Le rappel constant de la possibilité d’une indépendance politique nationale est l’une des surprises que m’a réservée la recherche sur Louis-Joseph Papineau et ses compatriotes libéraux du Canada. Je les croyais davantage timorés, hésitants à utiliser ce mot et même à considérer l’impact de sa réalisation sur leur avenir. Au contraire, depuis la Conquête par la Grande-Bretagne et jusqu’à la Confédération de 1867, la possibilité d’une telle indépendance est régulièrement discutée, perpétuellement sous-jacente et implicite.
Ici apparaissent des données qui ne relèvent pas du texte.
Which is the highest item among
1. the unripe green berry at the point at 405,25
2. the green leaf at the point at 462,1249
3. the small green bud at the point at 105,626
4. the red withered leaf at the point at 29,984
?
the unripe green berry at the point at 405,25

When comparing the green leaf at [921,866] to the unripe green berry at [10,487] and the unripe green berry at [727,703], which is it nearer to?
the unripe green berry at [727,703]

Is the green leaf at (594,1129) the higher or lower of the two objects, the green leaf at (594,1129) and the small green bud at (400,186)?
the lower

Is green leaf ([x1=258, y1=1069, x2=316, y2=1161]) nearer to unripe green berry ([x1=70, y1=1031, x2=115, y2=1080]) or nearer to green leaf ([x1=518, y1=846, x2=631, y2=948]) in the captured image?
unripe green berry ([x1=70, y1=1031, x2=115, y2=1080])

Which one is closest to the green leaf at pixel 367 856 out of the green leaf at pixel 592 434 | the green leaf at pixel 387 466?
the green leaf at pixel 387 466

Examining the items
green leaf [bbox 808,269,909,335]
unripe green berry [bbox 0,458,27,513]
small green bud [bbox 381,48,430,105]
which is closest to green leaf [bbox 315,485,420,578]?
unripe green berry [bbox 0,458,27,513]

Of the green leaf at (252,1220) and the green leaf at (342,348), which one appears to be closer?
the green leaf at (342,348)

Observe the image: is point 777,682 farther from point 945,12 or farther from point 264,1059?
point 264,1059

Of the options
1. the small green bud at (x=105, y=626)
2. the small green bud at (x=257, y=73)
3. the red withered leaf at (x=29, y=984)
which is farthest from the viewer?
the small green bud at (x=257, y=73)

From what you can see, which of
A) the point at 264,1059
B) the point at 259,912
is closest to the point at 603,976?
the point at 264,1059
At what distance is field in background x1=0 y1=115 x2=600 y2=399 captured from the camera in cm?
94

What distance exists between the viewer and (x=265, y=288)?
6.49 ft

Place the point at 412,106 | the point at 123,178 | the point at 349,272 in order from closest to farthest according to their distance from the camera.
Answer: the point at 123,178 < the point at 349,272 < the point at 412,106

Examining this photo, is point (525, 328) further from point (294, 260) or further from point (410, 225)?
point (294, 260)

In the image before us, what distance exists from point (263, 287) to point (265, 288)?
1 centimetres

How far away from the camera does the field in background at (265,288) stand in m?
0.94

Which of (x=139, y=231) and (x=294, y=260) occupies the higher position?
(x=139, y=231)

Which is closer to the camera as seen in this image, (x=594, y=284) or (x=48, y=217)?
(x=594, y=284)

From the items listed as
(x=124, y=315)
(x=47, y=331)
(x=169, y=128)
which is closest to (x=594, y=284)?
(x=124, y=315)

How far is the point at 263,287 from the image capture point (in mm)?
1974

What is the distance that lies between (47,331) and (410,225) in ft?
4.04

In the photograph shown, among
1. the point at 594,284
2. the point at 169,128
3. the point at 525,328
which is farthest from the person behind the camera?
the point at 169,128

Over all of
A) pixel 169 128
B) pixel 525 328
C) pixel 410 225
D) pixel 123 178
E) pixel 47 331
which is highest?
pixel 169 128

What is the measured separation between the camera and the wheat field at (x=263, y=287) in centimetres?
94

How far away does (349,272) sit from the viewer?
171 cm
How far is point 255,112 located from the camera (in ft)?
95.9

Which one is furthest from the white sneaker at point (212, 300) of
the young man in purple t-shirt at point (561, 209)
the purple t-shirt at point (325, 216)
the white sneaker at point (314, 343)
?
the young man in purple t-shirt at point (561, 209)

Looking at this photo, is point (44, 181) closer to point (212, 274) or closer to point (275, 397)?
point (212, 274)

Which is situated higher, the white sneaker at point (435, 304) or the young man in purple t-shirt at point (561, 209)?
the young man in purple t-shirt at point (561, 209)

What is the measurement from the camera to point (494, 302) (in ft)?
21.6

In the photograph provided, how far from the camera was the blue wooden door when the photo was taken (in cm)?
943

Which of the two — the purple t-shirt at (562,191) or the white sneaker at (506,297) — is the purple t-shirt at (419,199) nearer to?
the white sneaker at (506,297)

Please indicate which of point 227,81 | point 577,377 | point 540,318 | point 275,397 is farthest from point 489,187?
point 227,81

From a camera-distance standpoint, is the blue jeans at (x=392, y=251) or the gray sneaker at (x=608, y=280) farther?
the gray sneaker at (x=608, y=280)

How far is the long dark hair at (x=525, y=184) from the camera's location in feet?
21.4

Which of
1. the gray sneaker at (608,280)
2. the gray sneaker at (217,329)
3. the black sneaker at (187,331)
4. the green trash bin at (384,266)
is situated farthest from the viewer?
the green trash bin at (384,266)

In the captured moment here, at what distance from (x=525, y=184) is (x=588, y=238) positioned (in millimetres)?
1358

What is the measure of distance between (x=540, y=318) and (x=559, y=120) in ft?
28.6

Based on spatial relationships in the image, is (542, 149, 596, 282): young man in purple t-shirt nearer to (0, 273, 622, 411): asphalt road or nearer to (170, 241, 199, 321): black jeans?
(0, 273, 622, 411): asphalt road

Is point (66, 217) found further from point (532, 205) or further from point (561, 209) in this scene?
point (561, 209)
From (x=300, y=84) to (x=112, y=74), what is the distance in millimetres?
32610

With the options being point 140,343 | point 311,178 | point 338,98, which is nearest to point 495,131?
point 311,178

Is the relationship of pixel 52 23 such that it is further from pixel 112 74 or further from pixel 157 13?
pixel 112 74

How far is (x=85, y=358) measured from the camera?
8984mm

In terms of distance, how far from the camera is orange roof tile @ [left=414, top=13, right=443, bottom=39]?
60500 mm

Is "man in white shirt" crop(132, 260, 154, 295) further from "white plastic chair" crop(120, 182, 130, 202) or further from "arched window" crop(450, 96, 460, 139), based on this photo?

Dès 1768, un gouverneur s’interroge sur la compatibilité de « l’esprit d’indépendance de la démocratie » avec un gouvernement subordonné à la monarchie britannique. Une douzaine d’années plus tard, l’Indépendance américaine et la formation des États-Unis ouvre un champ de possibles. Quiconque s’intéresse aux affaires publiques, de part et d’autre de l’océan Atlantique, ne peut être aveugle à l’horizon d’indépendance qui vient de se lever. La mère patrie doit protection à sa colonie, mais le temps viendra où celle-ci sera mûre pour la séparation. C’est le sort de toutes les colonies… mais un sort partout contrarié par les oligarchies en place, à cause d’une mère patrie qui fait de ses membres des demi-dieux.

Devenu président de la Chambre d’Assemblée du Bas-Canada en 1815, Louis-Joseph n’a de cesse, comme bien d’autres députés patriotes, de soutenir l’indépendance de la Législature. Il est essentiel « de trouver beaucoup d’indépendance et d’énergie dans le corps représentatif, parce que là seul peut se trouver un contrepoids à l’excès des pouvoirs qui se trouvent concentrés dans un trop petit nombre de personnes ». Le contrôle du peuple – au travers de ses représentants – sur la redistribution de la richesse collective, sur la fonction publique et l’appareil gouvernemental, est l’ingrédient de base de la démocratie, prélude à l’indépendance politique.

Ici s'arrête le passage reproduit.